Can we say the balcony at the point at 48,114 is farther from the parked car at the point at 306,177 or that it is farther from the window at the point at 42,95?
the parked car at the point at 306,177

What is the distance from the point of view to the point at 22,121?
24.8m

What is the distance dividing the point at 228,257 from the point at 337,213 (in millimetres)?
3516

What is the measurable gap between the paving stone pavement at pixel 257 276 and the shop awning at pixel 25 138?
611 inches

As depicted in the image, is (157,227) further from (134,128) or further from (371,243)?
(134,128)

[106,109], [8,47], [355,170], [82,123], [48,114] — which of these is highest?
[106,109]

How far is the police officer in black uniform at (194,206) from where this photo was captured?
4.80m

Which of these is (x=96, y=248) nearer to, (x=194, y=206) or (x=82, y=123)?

* What the task asks
Reproduce every one of the records above word for word, keeping each line in its original order.

* Solution for this exercise
Can we say the balcony at the point at 48,114 is farther from the parked car at the point at 306,177 or that it is farther from the window at the point at 42,95?
the parked car at the point at 306,177

What is the distance from the point of view to the point at 22,121?
24.8m

What is the distance dividing the point at 228,257 from the point at 337,213 (in millimetres)?
3516

What is the measurable gap between the paving stone pavement at pixel 257 276 and the shop awning at pixel 25 138?
611 inches

As depicted in the image, is (157,227) further from (134,128) or further from (371,243)?
(134,128)

[106,109], [8,47], [355,170], [82,123], [48,114] — which of these is highest?
[106,109]

How far is the police officer in black uniform at (194,206) from where this photo was captured?
4.80m

Which of these is (x=96, y=248) nearer to, (x=194, y=206) or (x=82, y=123)?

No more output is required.